I’ve always fancied myself somewhat a writer. I’m not perfect and I’ve never written anything worthy of publishing, but I enjoy writing and sometimes it makes me feel better. Now, this is my blog and I’ve hardly ever used it for writing personal things. I’ve posted pictures and sometimes a sentence or two, but rarely. When I do write, its for clarity. Sometimes my thoughts and emotions get to be too much for my head and they need to be released. My feeble attempts at this lately have been incoherent ramblings between pathetic sobs to my girlfriend and it’s only making it worse. I can’t seem to say the right things. So here, maybe I can get a bit more organized.
I fell in love with a girl on December 16th, 2012. I wish I could say I fell in love with her the moment I heard her voice on the phone or when I first held her in my arms at the airport, but I’d be lying. I believe in love at first sight, but I can be too cynical for my own good. I’m sure my heart was telling me it was so, but my brain won out at first. I fell in love with her on a cold night in the city of Philadelphia. We had a big day planned and had gone into the city to see Love Park and the Franklin Institute. We were waiting to cross the street to get back to the train and head home when there was this random gust of wind that hit her at the perfect moment that I looked up and saw her; unaware. She had no idea how beautiful she looked. The backdrop of Christmas Village lit her eyes up as she stared on at the passing cars, holding my hand. I fell for her right then and there. I knew that later that night, I would have to ask her to be my girlfriend.
It’s been a year and almost 9 months since that night and I have loved her more and more every single day that has passed. That’s almost 21 months( with seven week-or-two trips in between) of not feeling whole. I left a piece of my heart with her the first time I flew back to Texas and shes been keeping it warm ever since. We’ve been fortunate enough that our only hardships, for the most part, have been dealing with this distance that keeps us apart. I want to close the distance with this beautiful princess, but real life has its obstacles.
Lately, for no discernible reason, I’ve been really sad. I will just find myself over come by a wave of crippling sadness and lose interest in whatever it is I’m doing at that moment. I’ll just want to get into bed and call her, and lay all my emotions on her to try and make me feel better. It isn’t fair to her, but I do it anyways because she’s my support system. As much as I want to believe that she relies on me in some way or another; its really all about her. She keeps me going, she keeps me fighting for another day. I only have a career path right now because I was inspired by her indomitable will to become a nurse. And god damn she did just that. I have never been more proud of her than I was when she had me check her boards site to see if she passed. I was the happiest fucking boyfriend in the world: to be able to give the person you love news like that was simply amazing.
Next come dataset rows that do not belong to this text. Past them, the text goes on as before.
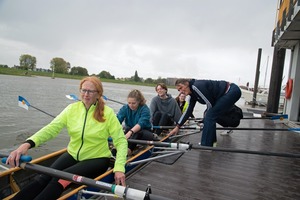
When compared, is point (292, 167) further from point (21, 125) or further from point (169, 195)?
point (21, 125)

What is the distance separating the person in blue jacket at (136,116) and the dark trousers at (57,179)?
4.08 feet

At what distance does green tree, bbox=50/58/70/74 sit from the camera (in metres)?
54.4

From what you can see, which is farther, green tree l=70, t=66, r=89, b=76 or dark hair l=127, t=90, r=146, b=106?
green tree l=70, t=66, r=89, b=76

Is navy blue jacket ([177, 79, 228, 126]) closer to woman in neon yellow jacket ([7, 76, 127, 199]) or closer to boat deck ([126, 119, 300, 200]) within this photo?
boat deck ([126, 119, 300, 200])

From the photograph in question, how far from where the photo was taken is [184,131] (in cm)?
653

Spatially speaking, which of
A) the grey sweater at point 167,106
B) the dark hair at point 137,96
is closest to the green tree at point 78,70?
the grey sweater at point 167,106

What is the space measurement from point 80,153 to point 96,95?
613 millimetres

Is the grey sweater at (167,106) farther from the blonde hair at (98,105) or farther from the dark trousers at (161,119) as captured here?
the blonde hair at (98,105)

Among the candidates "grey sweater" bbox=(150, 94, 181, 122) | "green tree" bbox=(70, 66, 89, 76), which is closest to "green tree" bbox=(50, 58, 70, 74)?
"green tree" bbox=(70, 66, 89, 76)

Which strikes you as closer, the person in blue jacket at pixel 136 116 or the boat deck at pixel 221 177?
the boat deck at pixel 221 177

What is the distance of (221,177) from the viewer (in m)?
3.41

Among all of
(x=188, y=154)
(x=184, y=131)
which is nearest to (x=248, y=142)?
(x=184, y=131)

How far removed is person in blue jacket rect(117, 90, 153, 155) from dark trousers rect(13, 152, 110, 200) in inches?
48.9

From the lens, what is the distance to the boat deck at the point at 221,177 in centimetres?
291
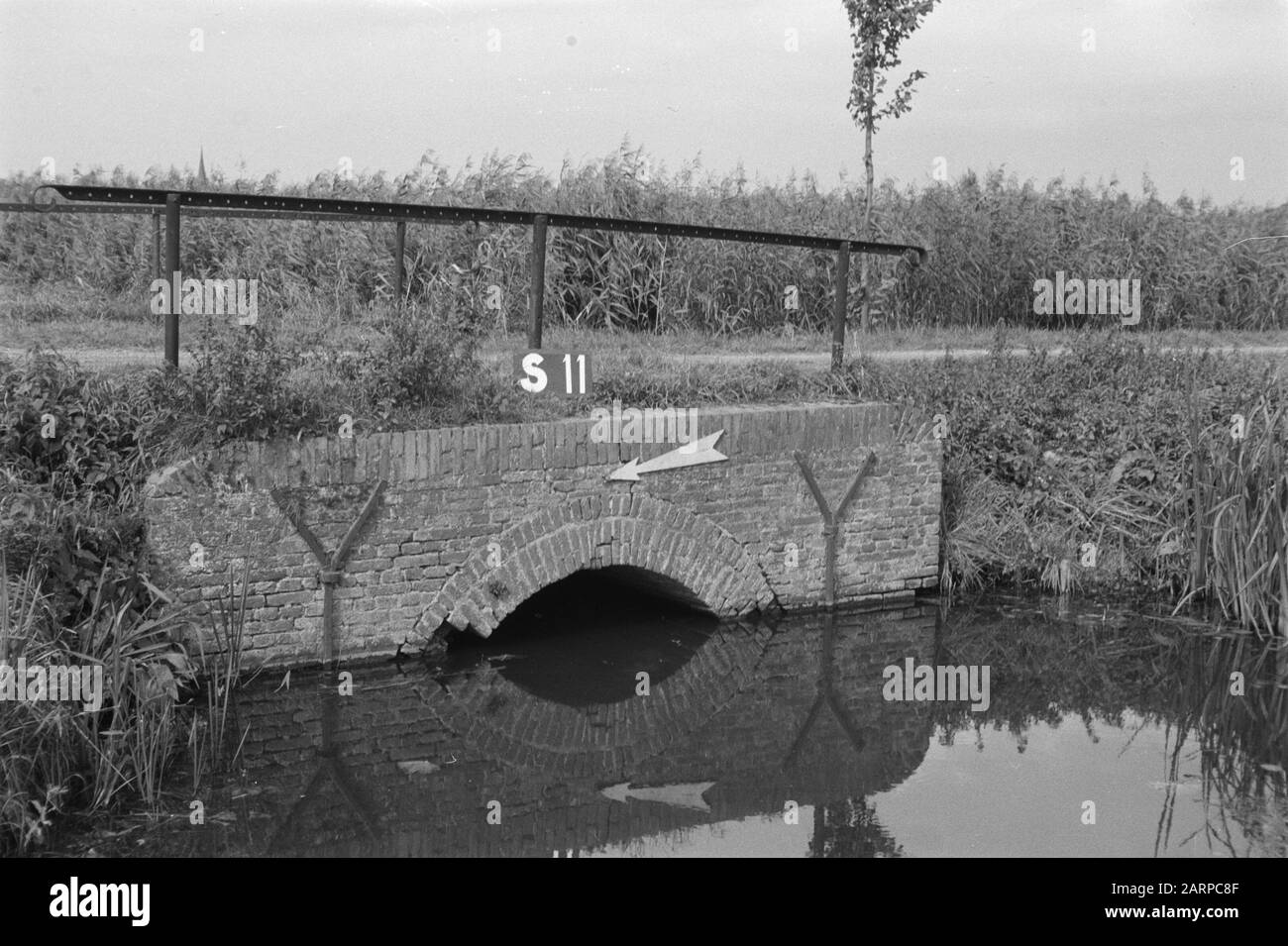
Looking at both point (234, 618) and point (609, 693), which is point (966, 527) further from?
point (234, 618)

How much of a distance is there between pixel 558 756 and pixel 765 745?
1.23m

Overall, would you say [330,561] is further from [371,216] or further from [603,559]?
[371,216]

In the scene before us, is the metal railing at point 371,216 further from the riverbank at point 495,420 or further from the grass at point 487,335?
the grass at point 487,335

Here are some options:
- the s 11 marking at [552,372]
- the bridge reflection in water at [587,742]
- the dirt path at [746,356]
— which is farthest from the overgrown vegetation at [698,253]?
the bridge reflection in water at [587,742]

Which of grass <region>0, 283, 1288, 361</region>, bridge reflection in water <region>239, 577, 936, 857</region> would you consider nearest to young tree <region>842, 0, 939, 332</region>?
grass <region>0, 283, 1288, 361</region>

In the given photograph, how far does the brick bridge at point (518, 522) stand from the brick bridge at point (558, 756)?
0.51 metres

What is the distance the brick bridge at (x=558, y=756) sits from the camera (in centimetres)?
647

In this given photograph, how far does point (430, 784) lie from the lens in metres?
6.96

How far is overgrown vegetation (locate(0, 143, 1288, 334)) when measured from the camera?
1479cm

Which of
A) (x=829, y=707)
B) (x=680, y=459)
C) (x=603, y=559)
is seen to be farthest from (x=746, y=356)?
(x=829, y=707)

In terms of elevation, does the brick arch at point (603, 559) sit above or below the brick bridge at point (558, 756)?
above

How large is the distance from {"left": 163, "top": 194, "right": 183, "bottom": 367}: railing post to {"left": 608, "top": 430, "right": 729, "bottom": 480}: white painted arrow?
3.00 metres

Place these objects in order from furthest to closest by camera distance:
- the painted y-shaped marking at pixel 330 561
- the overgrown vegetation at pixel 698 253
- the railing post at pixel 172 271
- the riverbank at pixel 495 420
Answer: the overgrown vegetation at pixel 698 253 → the painted y-shaped marking at pixel 330 561 → the railing post at pixel 172 271 → the riverbank at pixel 495 420

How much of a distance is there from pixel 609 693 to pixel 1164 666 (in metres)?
3.93
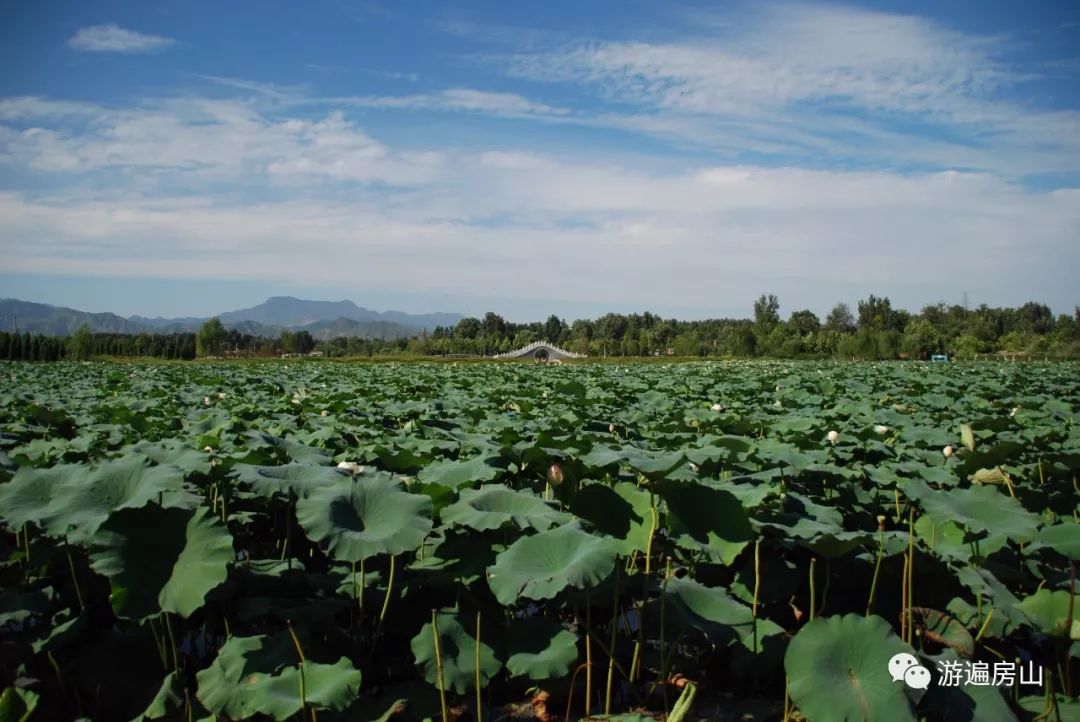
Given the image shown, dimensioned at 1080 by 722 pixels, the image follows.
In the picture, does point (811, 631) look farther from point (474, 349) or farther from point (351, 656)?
point (474, 349)

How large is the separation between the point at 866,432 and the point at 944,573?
2.21 m

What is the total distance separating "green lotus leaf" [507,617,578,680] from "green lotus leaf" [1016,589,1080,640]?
155 centimetres

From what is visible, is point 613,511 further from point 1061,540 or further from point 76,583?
point 76,583

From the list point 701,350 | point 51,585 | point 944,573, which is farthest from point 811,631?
point 701,350

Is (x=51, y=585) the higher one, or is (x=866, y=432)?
(x=866, y=432)

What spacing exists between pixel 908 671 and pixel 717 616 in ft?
2.03

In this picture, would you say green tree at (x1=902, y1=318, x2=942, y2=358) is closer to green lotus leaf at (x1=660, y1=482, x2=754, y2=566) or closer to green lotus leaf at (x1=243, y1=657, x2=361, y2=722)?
green lotus leaf at (x1=660, y1=482, x2=754, y2=566)

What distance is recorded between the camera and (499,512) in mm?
2625

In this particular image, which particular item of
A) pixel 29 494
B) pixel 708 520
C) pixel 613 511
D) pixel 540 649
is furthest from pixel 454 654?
pixel 29 494

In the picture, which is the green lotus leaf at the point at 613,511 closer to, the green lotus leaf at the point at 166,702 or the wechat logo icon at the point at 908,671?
the wechat logo icon at the point at 908,671

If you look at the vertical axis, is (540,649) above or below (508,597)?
below

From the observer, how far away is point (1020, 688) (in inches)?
100

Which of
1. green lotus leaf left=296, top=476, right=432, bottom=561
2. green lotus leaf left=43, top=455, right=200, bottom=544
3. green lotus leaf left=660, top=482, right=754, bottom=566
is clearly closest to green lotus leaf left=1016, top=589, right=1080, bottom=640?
green lotus leaf left=660, top=482, right=754, bottom=566

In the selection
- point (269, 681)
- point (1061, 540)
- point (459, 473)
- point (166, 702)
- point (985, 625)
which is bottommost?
point (166, 702)
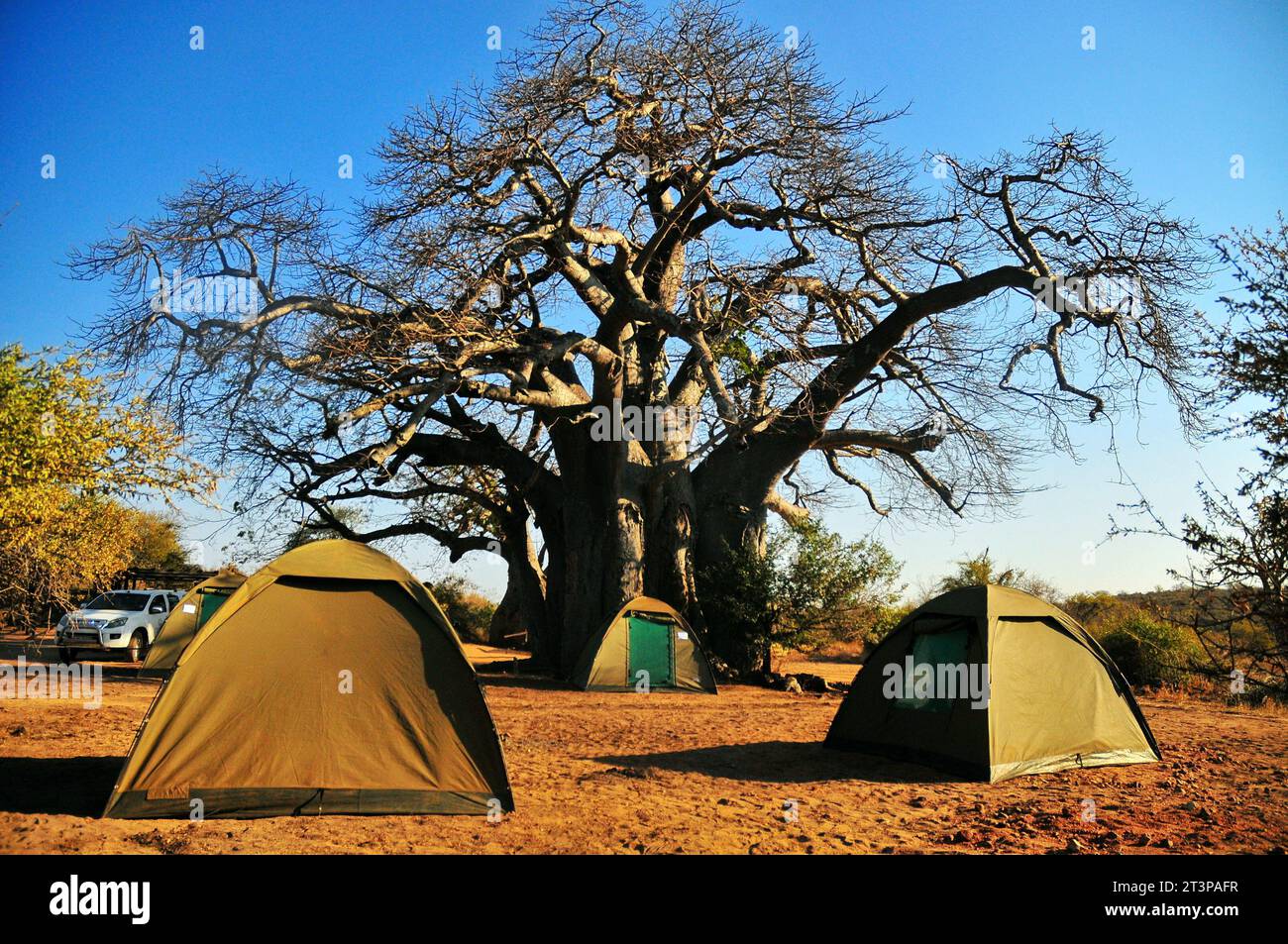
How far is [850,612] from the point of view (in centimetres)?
1788

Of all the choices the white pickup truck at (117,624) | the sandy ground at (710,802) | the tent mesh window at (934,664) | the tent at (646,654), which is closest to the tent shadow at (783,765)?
the sandy ground at (710,802)

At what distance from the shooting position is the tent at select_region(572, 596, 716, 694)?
1554 centimetres

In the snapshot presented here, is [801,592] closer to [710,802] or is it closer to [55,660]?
[710,802]

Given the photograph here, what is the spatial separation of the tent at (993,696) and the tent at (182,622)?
39.9 ft

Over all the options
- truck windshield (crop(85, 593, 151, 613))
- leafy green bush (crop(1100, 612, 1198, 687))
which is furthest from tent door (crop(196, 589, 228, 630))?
leafy green bush (crop(1100, 612, 1198, 687))

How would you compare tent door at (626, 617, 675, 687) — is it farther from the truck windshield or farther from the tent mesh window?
the truck windshield

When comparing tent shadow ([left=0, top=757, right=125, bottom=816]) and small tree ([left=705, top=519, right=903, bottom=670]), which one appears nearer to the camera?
tent shadow ([left=0, top=757, right=125, bottom=816])

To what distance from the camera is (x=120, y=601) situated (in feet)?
61.3

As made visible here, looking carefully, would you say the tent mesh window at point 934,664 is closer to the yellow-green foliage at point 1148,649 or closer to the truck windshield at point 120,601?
the yellow-green foliage at point 1148,649

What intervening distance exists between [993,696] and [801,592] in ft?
31.1

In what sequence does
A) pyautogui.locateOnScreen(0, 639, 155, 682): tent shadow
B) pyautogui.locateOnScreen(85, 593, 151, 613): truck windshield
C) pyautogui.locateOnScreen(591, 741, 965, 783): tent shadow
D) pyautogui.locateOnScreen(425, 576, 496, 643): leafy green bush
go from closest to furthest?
pyautogui.locateOnScreen(591, 741, 965, 783): tent shadow, pyautogui.locateOnScreen(0, 639, 155, 682): tent shadow, pyautogui.locateOnScreen(85, 593, 151, 613): truck windshield, pyautogui.locateOnScreen(425, 576, 496, 643): leafy green bush

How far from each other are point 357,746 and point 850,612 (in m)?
12.9

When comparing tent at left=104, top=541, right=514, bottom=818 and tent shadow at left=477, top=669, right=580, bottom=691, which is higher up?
tent at left=104, top=541, right=514, bottom=818

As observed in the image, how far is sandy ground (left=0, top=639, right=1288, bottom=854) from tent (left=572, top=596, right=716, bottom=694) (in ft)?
13.5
She’s done with school and looking for a job, which means less chances for trips. That scares us and that’s normal. We should be scared of something like that. Maybe I’m just freaking out because this is the first time since we’ve started dating that we haven’t had any kind of plans to visit each other. Or maybe I’m just losing my mind. It could be anything in between. I just need her to know that she isn’t doing this to me. I am getting better, and as much as I know I could make it better by just dropping all of this and never bringing it up again, I can’t. Because I will always be real with her, I will always show her exactly who I am because I faithfully believe that she will love every dark corner of my life, just as I have and will love hers. She has made me the happiest I have ever known, and no matter what our future holds, good or bad, that won’t change. Our time together and the memories we’ve made will never be anything than what they are: ours.